◆ WORK INSTRUCTIONS
Write out every line of the items below as a numbered list, leaving out any blank lines.

──────────────────────────────

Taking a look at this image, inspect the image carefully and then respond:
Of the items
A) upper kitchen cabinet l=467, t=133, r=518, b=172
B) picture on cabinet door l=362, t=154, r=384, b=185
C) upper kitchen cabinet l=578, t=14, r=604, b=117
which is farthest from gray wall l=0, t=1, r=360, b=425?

──────────────────────────────

◆ CORRECT ANSWER
1. Taking a look at this image, inspect the image carefully and then respond:
2. Of the items
3. A) upper kitchen cabinet l=467, t=133, r=518, b=172
4. B) picture on cabinet door l=362, t=154, r=384, b=185
5. C) upper kitchen cabinet l=578, t=14, r=604, b=117
6. which is farthest from gray wall l=0, t=1, r=360, b=425?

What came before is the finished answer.